The same pressure is showing up in research. There are more ideas, initiatives, tools, and experimental simulations being generated than the organization has capacity to pursue. Claude's output has created an evaluation bottleneck. The rate at which a team can identify and fix those bottlenecks may be the most important organizational skill going forward — not productivity in the raw output sense, but throughput in the prioritization sense.

What closes the loop

The remaining gap between "Claude accelerates AI development" and "Claude autonomously develops AI" comes down to two things: training infrastructure access and research taste. On training infrastructure, Anthropic's framing is that this is more about access than capability — if Claude had the access, it could run the operations. On research taste, the 64% result suggests it's improving as a learnable capability rather than a fixed ceiling.
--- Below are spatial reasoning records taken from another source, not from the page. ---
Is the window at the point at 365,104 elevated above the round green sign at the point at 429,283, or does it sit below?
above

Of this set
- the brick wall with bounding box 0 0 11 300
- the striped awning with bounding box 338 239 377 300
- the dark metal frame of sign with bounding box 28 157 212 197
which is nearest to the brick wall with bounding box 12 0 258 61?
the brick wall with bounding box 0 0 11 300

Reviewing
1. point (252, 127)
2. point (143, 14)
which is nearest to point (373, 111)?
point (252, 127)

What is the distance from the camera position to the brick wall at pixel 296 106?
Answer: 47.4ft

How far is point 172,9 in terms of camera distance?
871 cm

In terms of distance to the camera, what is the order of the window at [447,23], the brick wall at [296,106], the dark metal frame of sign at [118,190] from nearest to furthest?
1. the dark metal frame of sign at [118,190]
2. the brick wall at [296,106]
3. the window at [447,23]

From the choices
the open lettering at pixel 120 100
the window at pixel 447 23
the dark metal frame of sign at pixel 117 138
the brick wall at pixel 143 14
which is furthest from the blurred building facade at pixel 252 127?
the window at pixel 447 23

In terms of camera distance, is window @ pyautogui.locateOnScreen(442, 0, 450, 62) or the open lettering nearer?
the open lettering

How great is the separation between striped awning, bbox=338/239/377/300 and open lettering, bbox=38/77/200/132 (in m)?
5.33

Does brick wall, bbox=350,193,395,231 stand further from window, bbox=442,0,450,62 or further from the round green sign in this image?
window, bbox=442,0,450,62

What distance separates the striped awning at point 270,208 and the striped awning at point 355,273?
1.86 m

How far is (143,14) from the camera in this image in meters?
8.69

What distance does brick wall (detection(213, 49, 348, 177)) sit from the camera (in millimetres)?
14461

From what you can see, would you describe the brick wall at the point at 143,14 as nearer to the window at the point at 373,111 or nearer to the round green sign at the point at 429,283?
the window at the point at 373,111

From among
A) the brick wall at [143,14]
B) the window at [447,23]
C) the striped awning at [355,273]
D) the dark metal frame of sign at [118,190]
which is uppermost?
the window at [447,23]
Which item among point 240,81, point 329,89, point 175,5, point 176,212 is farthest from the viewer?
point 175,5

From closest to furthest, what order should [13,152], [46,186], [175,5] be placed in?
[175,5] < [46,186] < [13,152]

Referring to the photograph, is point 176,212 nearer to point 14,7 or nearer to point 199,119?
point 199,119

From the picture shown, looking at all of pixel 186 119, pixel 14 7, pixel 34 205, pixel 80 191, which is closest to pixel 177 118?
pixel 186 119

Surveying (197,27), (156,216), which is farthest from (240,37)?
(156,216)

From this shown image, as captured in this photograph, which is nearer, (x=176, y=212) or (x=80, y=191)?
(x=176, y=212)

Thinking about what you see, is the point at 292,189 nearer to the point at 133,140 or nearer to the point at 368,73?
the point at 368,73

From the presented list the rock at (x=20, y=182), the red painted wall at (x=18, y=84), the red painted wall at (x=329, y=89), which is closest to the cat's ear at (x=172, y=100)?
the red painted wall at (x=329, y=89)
Anthropic's own position is that full recursive self-improvement — where Claude can design, build, and train its own successors without meaningful human involvement — is not here yet, and not inevitable. But the internal evidence they're publishing suggests every sub-capability that would be required is measurably improving. The question they're raising publicly is whether the verification and coordination infrastructure to make that safe will keep pace with the capability itself.

For now, the answer to "Claude is writing Claude" is: mostly yes, for the engineering. Not yet, for the research direction. That gap is closing at a rate that makes both claims potentially equivalent within a few years.


Source data: Anthropic Institute, When AI builds itself (June 2026). Internal Anthropic metrics on code attribution, engineer productivity, METR task horizon benchmarks, and the research taste evaluation (n=129 sessions).